Whether the extremely impressive, dizzying shots are enough to hold ones attention in flat-screen, 2D format I can't say, but it's the mountain vistas that are the real star of this film - and jaw-dropping they are too. Otherwise, it's a fairly insubstantial film, largely of bit-parts, apart from one particular dramatic family situation.
Based on a true story of a climbing expedition in 1996 it's not giving much away to say that deaths of some of the participants was involved (though I don't recall the news item myself). Some big or biggish names feature in the cast - Brolin, Gyllenhall (J), Worthington, Knightley - as well as Emily Watson whom, on screen, it is never less than a pleasure to see.
I was a bit surprised to find that the summit was reached just before half-way into the film - though it's the descent that is far and away more eventful and emotionally involving, featuring, as it does, a terrifying storm.
Icelandic director Baltasar Kormakur obviously knows his stuff and how to capture it visually.

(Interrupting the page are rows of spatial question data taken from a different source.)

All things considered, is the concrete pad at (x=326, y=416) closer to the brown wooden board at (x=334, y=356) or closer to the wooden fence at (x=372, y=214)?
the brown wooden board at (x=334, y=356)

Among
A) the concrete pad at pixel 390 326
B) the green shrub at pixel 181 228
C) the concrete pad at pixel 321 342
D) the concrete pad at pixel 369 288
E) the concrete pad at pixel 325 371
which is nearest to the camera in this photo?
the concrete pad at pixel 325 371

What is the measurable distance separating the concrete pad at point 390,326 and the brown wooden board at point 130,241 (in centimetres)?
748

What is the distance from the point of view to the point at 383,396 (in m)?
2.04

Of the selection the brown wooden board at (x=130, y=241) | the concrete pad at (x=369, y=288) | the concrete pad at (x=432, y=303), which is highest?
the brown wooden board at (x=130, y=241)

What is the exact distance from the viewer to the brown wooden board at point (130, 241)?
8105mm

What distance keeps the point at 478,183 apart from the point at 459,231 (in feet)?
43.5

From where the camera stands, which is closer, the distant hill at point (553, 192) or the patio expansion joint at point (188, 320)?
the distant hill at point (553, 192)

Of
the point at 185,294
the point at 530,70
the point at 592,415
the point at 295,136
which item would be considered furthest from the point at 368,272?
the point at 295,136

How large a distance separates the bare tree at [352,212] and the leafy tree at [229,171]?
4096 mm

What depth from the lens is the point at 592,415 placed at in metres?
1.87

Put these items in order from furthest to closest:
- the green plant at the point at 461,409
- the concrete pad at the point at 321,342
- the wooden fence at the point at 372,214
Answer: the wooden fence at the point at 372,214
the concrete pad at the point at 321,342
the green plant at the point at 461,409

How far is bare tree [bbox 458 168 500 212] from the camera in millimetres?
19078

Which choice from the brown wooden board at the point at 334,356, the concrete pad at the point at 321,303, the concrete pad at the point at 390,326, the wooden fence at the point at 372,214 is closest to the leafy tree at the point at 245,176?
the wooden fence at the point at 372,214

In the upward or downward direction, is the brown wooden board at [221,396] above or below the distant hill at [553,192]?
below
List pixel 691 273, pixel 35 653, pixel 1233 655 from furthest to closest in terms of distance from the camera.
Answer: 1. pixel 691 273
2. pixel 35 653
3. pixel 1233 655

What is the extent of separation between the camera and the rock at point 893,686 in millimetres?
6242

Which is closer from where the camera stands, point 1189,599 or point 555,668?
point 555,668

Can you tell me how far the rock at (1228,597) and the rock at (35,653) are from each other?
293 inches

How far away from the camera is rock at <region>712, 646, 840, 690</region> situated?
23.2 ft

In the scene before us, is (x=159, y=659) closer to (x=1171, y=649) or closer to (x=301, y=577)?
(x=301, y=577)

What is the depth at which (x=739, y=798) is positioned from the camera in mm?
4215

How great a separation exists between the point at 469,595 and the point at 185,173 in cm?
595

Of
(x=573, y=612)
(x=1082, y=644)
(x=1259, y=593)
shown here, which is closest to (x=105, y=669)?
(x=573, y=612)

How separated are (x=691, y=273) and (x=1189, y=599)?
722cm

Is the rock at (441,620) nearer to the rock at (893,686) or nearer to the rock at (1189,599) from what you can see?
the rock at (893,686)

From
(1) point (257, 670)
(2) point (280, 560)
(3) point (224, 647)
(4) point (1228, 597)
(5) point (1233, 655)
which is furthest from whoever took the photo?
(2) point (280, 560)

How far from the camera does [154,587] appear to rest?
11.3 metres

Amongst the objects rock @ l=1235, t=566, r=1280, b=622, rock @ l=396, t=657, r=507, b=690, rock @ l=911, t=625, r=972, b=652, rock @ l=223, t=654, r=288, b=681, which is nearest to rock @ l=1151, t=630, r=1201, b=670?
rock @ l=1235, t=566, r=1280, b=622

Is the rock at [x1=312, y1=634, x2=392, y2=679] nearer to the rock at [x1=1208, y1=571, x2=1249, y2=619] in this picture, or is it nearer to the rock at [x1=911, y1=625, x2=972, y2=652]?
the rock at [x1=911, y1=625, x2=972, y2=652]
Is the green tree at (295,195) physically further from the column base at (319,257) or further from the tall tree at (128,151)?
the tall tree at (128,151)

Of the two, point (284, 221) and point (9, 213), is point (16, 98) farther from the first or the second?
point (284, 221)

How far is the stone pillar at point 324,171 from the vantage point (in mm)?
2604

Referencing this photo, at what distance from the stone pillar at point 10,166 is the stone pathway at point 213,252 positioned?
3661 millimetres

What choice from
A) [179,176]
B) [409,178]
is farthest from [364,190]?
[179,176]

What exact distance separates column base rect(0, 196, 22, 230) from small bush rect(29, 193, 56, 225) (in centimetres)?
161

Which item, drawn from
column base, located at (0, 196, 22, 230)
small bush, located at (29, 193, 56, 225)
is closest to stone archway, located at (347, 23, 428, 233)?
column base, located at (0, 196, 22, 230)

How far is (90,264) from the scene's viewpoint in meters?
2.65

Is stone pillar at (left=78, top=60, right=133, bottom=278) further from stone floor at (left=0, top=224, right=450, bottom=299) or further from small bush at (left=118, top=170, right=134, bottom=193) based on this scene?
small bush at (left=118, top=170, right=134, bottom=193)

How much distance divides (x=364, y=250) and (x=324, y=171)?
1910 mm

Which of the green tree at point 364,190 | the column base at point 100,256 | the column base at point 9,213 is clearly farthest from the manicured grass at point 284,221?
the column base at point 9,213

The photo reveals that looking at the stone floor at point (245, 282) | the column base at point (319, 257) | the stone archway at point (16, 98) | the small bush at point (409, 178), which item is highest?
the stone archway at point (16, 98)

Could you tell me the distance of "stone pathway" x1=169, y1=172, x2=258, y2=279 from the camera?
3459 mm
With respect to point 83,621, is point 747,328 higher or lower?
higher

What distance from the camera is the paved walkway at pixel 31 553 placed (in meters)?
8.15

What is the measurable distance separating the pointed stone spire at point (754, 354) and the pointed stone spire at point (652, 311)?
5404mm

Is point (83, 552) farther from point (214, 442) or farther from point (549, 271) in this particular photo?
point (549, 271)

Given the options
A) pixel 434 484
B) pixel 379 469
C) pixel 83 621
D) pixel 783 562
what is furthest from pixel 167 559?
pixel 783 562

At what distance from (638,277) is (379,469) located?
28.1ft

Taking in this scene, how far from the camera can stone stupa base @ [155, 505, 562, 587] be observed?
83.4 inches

I'm one of those people who, when at the top of a high building, gets a nervous tickle on the soles of my feet (and another part of the anatomy), coupled with an almost compelling urge to throw myself off. I don't know how common this is, though a niece of mine gets the same sensation. During this film several times I felt emotions akin to this which, I'd imagine, wouldn't have been nearly as acute had I seen it in 2D.
It's a film that's a bit different from the usual entertainment. Although not one for those prone to vertigo, it's definitely a visual stunner..............................6.
2 hours ago
I'm positive that I've heard about this particular true story but I don't recall all the details. This sounds like a film I'd enjoy seeing - at least for the spectacular "dizzying" shots. I do have an acute fear of heights, but I'm sure I could handle it.ReplyDelete
I'd probably be gasping for breath at such a high altitude.
And if I watched it in 3D I might even have a panic attack....
Jon, going primarily to see the camerawork and scenery is no bad thing. Although based on fact there's no getting round that the story itself is quite thin, playing second fiddle to the spectacular mountain-scapes. If you feel you are able to brace yourself to see it in 3D all the better, though you might be wishing that you had one of the oxygen canisters that are an important part of unfolding events.Delete
I think this is one I'll skip. When an inanimate object [Everest] is the star, and the best thing going for it are the visuals, I'll buy a ticket for something else.ReplyDelete
Though ... I may watch it when it comes to TV ...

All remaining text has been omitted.